IMG_20140614_183501[1] The two main options for boats are to take a swanky 10-20 person yacht on a 4-5 day cruise through the San Blas islands, stopping and swimming and enjoying yourself along the way, or to take a series of speedboats down the coastline for 2 days, visiting a few San Blas islands, but stopping only long enough to pick up passengers and drop off supplies. I took the speedboat option, wanting to get to Colombia sooner. The San Blas islands are home to the Kuna tribes, indigenous people who live in this section of Panama and maintain nearly autonomous control over their lands. Very friendly people, but it’s considered rude to take their picture so not too many photos of this stretch.

IMG_20140614_183514[1] Out at sea.

IMG_20140614_183609[1] Looking back at shore.

IMG_20140614_183811[1] We had two huge drums of gas to get from Carti to Carpurgana. We refueled at 5hrs in. The guy running the boat turns on the engines full power as soon as he’s away from the islands and doesn’t stop. When going to a storm, plastic tarps and handed out and everyone huddles under these. Our crossing ended up being pretty fast at only 7hrs from Carti to Puerto Ovaldia (exit point of Panama); others reported it taking 9-12hrs.

IMG_7333[1] Colombian coastline! You’ve arrived when you pass that big rock in the middle of the water.
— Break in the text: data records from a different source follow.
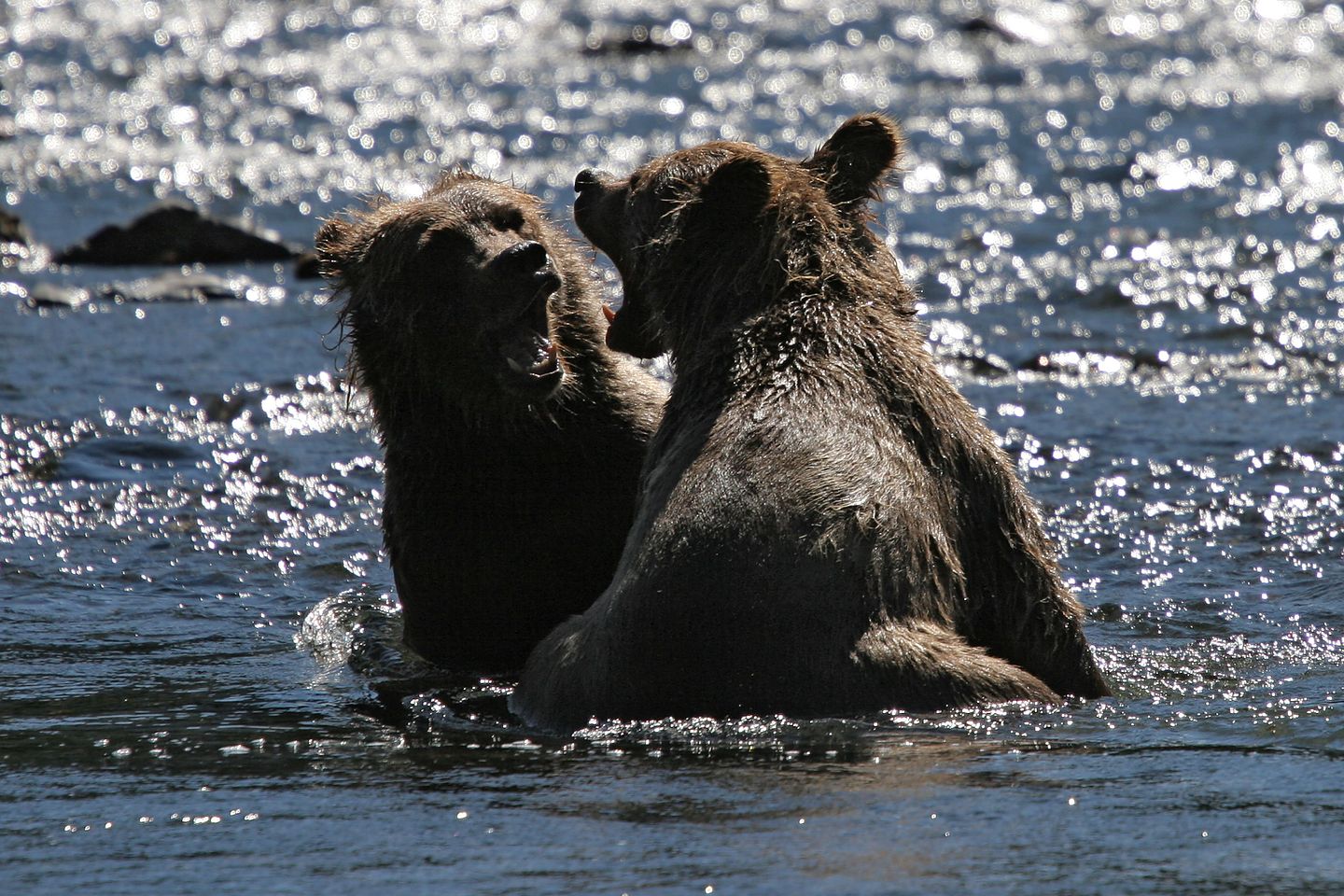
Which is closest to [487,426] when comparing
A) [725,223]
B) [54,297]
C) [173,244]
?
[725,223]

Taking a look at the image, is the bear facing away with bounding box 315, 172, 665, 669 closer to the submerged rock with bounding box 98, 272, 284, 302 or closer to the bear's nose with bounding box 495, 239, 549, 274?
the bear's nose with bounding box 495, 239, 549, 274

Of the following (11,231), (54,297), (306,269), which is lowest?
(54,297)

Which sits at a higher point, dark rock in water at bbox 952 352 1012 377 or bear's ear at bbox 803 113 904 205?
bear's ear at bbox 803 113 904 205

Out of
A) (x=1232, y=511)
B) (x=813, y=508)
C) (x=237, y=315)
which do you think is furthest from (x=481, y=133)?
(x=813, y=508)

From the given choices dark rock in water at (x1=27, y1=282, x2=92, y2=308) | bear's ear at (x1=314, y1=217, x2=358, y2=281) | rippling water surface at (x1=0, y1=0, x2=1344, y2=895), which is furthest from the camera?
dark rock in water at (x1=27, y1=282, x2=92, y2=308)

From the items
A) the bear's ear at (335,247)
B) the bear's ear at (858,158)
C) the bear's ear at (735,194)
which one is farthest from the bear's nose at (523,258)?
the bear's ear at (858,158)

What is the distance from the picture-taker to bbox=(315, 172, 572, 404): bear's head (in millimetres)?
6590

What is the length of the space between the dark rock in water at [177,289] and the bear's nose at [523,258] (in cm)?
726

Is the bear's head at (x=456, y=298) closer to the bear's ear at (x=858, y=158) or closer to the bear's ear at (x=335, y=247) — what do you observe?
the bear's ear at (x=335, y=247)

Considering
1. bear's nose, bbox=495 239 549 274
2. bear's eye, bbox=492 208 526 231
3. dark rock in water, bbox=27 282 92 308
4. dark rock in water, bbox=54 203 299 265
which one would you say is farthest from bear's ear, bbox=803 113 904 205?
dark rock in water, bbox=54 203 299 265

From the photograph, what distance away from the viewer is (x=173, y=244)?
14.8 m

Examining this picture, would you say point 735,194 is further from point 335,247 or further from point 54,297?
point 54,297

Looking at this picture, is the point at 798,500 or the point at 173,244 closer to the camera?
the point at 798,500

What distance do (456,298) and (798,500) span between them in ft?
6.93
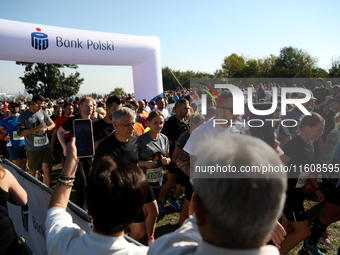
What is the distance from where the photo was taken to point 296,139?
2.69 m

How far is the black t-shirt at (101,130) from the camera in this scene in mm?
3641

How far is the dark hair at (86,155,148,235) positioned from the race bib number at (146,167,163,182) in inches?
75.8

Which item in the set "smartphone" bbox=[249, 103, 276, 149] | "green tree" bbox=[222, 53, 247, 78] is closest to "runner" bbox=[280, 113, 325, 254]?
"smartphone" bbox=[249, 103, 276, 149]

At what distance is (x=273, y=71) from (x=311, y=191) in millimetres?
49905

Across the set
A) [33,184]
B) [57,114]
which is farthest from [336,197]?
[57,114]

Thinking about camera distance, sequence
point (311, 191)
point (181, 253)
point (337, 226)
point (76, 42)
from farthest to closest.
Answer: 1. point (76, 42)
2. point (311, 191)
3. point (337, 226)
4. point (181, 253)

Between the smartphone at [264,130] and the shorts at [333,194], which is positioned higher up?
the smartphone at [264,130]

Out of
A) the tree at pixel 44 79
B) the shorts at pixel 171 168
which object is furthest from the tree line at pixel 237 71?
the shorts at pixel 171 168

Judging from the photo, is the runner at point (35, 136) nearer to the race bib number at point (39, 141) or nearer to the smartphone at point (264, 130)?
the race bib number at point (39, 141)

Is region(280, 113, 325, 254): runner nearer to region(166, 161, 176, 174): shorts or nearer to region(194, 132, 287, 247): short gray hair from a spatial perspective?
region(166, 161, 176, 174): shorts

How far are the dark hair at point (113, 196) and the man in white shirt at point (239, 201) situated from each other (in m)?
0.46

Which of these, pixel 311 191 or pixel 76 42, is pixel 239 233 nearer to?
pixel 311 191

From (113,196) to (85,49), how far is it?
803 centimetres

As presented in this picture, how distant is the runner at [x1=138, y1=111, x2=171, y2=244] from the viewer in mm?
2854
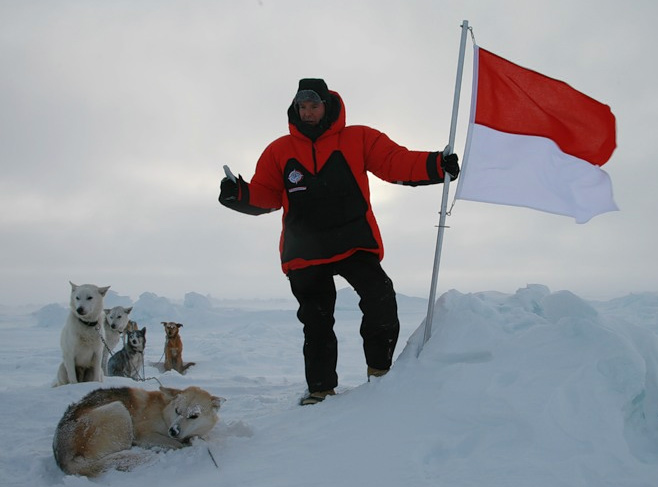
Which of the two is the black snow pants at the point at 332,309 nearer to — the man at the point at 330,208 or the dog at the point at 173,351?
the man at the point at 330,208

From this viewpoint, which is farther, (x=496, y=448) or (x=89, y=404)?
(x=89, y=404)

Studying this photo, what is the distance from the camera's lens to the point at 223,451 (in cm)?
262

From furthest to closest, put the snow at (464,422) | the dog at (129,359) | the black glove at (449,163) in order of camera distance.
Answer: the dog at (129,359) < the black glove at (449,163) < the snow at (464,422)

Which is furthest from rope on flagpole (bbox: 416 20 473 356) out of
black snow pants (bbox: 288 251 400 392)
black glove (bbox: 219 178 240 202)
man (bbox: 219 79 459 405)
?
black glove (bbox: 219 178 240 202)

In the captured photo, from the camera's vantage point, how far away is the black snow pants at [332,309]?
338 centimetres

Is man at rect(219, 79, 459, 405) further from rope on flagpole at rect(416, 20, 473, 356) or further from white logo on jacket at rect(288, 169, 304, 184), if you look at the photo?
rope on flagpole at rect(416, 20, 473, 356)

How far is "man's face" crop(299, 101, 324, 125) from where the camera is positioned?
11.2ft

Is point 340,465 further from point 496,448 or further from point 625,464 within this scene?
point 625,464

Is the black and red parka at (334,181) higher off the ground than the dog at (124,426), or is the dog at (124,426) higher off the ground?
the black and red parka at (334,181)

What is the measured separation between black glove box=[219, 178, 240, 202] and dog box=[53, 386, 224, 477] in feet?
4.34

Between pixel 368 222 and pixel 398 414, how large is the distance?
1.32 metres

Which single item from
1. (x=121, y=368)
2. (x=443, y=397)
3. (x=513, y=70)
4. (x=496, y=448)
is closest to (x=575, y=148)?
(x=513, y=70)

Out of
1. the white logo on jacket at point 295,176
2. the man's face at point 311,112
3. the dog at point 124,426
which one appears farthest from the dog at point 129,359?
the man's face at point 311,112

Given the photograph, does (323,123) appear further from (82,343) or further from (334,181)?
(82,343)
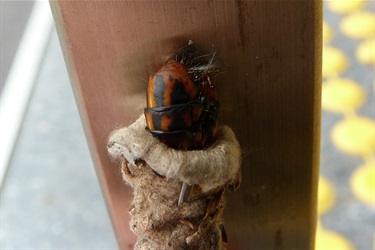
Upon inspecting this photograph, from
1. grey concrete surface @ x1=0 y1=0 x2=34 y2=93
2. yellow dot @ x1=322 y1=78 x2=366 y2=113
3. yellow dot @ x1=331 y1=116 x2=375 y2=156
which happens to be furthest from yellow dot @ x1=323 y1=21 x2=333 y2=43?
grey concrete surface @ x1=0 y1=0 x2=34 y2=93

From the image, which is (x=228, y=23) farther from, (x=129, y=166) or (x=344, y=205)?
(x=344, y=205)

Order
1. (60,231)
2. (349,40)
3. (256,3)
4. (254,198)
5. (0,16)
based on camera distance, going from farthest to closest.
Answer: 1. (0,16)
2. (349,40)
3. (60,231)
4. (254,198)
5. (256,3)

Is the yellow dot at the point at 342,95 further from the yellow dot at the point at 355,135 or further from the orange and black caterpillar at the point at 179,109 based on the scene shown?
the orange and black caterpillar at the point at 179,109

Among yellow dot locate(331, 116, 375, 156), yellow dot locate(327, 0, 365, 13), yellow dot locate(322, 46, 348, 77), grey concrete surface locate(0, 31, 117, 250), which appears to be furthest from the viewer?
yellow dot locate(327, 0, 365, 13)

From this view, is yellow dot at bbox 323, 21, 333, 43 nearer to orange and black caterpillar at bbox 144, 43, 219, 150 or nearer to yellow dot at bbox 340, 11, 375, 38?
yellow dot at bbox 340, 11, 375, 38

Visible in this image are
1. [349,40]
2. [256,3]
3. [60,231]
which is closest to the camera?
[256,3]

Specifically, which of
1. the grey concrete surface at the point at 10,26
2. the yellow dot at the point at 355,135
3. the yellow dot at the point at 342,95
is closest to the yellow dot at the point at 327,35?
the yellow dot at the point at 342,95

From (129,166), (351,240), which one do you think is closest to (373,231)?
(351,240)
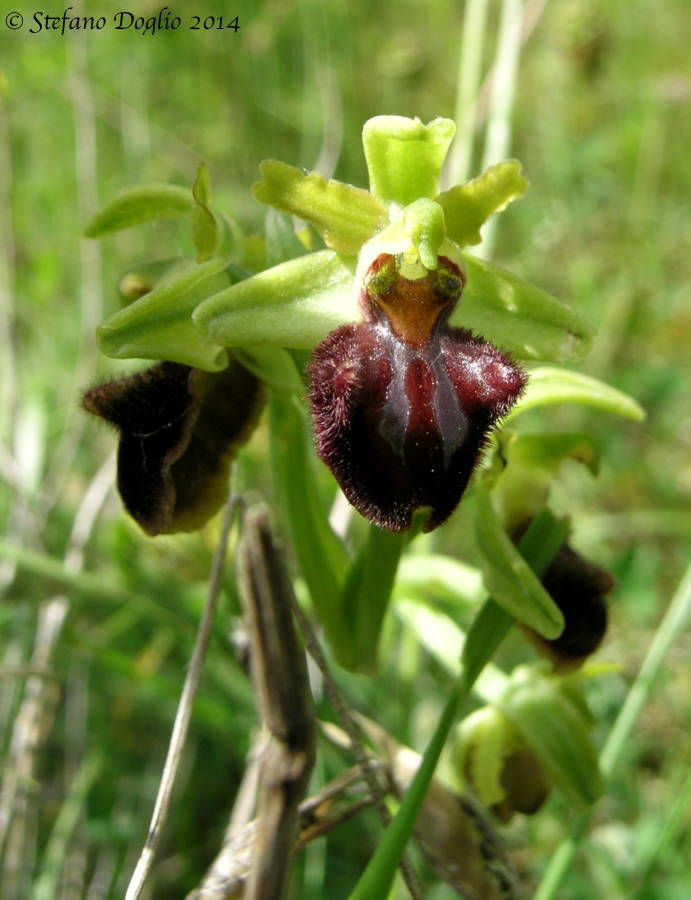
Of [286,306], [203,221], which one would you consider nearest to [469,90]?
[203,221]

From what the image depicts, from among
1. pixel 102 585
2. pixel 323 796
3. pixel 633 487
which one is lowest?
pixel 633 487

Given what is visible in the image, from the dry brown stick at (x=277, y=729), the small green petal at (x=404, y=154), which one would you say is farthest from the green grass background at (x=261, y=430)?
the dry brown stick at (x=277, y=729)

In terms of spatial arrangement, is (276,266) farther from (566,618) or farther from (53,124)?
(53,124)

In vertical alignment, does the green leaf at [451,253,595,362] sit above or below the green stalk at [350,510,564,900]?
above

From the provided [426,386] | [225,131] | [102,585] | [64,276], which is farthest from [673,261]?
[426,386]

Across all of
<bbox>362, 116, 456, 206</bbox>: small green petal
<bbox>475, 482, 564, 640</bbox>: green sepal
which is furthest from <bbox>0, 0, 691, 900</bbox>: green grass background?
<bbox>475, 482, 564, 640</bbox>: green sepal

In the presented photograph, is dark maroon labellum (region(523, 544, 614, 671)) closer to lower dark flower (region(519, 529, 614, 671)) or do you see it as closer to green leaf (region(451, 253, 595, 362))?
lower dark flower (region(519, 529, 614, 671))
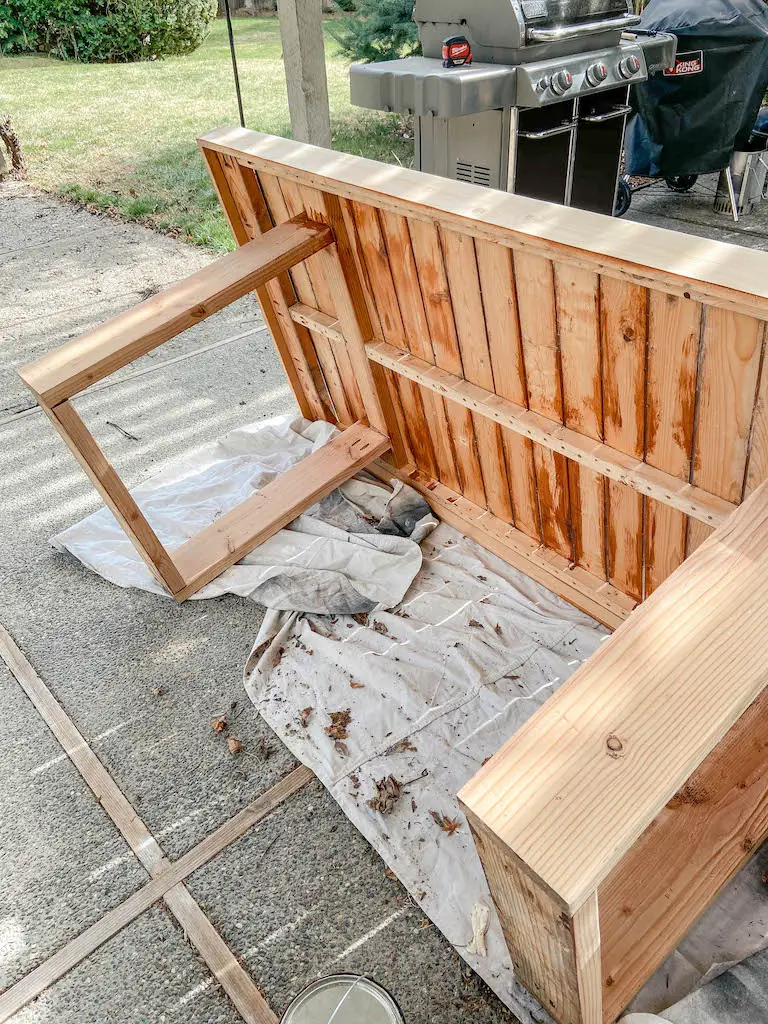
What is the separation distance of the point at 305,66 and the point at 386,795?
4.20 m

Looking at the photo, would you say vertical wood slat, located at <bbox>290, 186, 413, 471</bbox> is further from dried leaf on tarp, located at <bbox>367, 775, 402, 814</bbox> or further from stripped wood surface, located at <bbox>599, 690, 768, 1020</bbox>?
stripped wood surface, located at <bbox>599, 690, 768, 1020</bbox>

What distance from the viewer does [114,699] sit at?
2.32m

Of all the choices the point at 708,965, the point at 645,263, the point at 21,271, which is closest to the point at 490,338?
the point at 645,263

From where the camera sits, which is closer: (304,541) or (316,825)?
(316,825)

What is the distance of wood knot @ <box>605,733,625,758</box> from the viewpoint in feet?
3.29

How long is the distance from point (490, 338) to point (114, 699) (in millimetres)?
1643

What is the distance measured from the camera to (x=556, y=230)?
160 cm

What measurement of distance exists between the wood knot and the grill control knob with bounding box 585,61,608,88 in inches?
162

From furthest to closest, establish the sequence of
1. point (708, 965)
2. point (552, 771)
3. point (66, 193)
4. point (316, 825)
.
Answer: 1. point (66, 193)
2. point (316, 825)
3. point (708, 965)
4. point (552, 771)

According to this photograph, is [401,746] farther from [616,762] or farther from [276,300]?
[276,300]

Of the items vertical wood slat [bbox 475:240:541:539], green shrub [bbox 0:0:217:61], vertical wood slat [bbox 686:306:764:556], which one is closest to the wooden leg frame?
vertical wood slat [bbox 475:240:541:539]

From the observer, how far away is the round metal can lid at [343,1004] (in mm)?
1478

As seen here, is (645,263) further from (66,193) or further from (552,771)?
(66,193)

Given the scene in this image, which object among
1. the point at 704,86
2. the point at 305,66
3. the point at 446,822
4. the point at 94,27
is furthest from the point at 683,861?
the point at 94,27
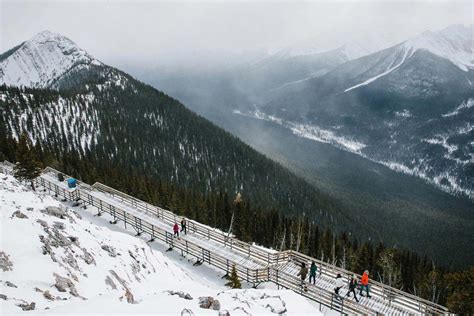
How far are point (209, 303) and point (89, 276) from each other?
7385 millimetres

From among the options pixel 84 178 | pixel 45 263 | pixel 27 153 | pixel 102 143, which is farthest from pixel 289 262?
pixel 102 143

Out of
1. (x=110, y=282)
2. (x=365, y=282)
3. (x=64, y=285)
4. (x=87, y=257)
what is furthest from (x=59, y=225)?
(x=365, y=282)

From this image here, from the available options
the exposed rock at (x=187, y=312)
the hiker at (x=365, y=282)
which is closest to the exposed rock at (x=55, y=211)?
the exposed rock at (x=187, y=312)

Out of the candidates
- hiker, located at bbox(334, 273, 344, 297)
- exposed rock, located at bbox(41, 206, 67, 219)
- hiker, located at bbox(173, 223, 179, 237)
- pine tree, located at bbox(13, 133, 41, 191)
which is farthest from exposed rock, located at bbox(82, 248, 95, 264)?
pine tree, located at bbox(13, 133, 41, 191)

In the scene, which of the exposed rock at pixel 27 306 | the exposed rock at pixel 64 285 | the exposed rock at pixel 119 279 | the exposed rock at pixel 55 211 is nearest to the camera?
the exposed rock at pixel 27 306

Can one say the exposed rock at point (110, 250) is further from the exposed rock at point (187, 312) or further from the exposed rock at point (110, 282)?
the exposed rock at point (187, 312)

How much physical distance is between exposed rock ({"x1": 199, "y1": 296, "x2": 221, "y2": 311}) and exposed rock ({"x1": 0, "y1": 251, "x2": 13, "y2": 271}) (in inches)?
340

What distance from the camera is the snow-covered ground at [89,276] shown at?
43.3 feet

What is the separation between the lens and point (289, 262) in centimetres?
2820

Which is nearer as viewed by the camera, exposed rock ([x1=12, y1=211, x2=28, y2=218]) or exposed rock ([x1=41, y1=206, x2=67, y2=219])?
exposed rock ([x1=12, y1=211, x2=28, y2=218])

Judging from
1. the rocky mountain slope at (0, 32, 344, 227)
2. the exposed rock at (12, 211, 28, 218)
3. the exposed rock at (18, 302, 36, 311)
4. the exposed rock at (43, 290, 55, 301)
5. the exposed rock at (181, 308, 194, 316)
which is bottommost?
the rocky mountain slope at (0, 32, 344, 227)

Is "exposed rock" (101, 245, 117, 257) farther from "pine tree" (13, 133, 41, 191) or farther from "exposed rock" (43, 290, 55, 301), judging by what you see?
"pine tree" (13, 133, 41, 191)

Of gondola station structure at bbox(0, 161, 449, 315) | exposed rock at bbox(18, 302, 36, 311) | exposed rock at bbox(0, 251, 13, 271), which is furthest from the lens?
gondola station structure at bbox(0, 161, 449, 315)

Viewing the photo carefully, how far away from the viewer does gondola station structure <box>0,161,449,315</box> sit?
22141 millimetres
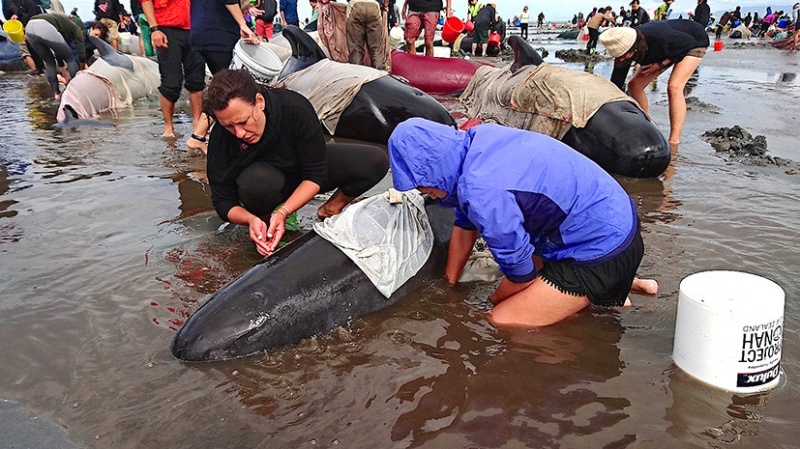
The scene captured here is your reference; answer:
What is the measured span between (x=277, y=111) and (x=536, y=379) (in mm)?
2096

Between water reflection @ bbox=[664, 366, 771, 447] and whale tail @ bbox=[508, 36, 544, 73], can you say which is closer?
water reflection @ bbox=[664, 366, 771, 447]

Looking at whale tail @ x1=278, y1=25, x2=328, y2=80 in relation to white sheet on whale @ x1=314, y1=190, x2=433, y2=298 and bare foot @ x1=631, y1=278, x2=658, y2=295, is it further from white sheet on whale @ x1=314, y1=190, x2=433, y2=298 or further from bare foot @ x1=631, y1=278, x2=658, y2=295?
bare foot @ x1=631, y1=278, x2=658, y2=295

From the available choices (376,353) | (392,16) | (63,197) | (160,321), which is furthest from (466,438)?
(392,16)

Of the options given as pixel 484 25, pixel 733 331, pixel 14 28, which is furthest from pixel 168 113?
pixel 484 25

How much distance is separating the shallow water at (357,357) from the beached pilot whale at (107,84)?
13.6ft

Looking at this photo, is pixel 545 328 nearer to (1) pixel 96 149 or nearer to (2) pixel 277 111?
(2) pixel 277 111

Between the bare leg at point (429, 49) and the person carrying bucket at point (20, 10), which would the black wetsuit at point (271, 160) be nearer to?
the bare leg at point (429, 49)

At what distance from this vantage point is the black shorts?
120 inches

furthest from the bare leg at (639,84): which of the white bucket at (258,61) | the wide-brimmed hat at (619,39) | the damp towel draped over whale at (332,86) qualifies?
the white bucket at (258,61)

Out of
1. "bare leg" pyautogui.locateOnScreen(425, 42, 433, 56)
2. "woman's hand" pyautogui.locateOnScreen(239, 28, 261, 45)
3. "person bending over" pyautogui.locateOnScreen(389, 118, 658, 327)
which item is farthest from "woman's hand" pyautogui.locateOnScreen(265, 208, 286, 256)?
"bare leg" pyautogui.locateOnScreen(425, 42, 433, 56)

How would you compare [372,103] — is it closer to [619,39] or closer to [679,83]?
[619,39]

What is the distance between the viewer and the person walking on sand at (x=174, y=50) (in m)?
6.31

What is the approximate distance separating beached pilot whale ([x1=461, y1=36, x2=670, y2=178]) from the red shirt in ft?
11.3

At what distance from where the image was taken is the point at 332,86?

Going by speedboats is a faster trip, but rough, especially for bikes. They go in the front of the boat on top of all the other luggage. The boat guys aren’t the gentlest when they need to take something out of that pile of luggage. Everything gets soaked, over every wave the bike just jumps up and down. You bounce up and down in your seat too, but it’s worse seeing it happen to the bike. Carpurgana is the first port in Colombia and is a world away from Puerto Ovaldia, the port where you stamp out of Panama. Puerto Ovaldia is a town of a few streets with not much going on; Carpurgana is a big tourist destination for Colombians and every other house is a hostel. From Carpurgana, you still need to get to Turbo, the Colombian port you can bike away from, but there’s a daily speedboat to Turbo around 8am. Supposedly you’re allowed 10kg of luggage on the boat to Turbo (weighed via a scale on the dock). In reality, I was charged a fee for the bike and then whatever bags the boat guy could weigh, he did, and then made up an amount based on that. This seems standard procedure. All in all, costs from Panama to Colombia were $150 from Carti to Carpurgana, $40 from Carpurgana to Turbo. Plus $5 for a hostel in Carpurgana. And meals in between. But at $195, far cheaper than the $575 yacht trip. A plane might be still cheaper, and much faster, plus less hard on the bike, but you miss out on the islands completely. Regardless, you’ll get to Colombia, and say hello to South America!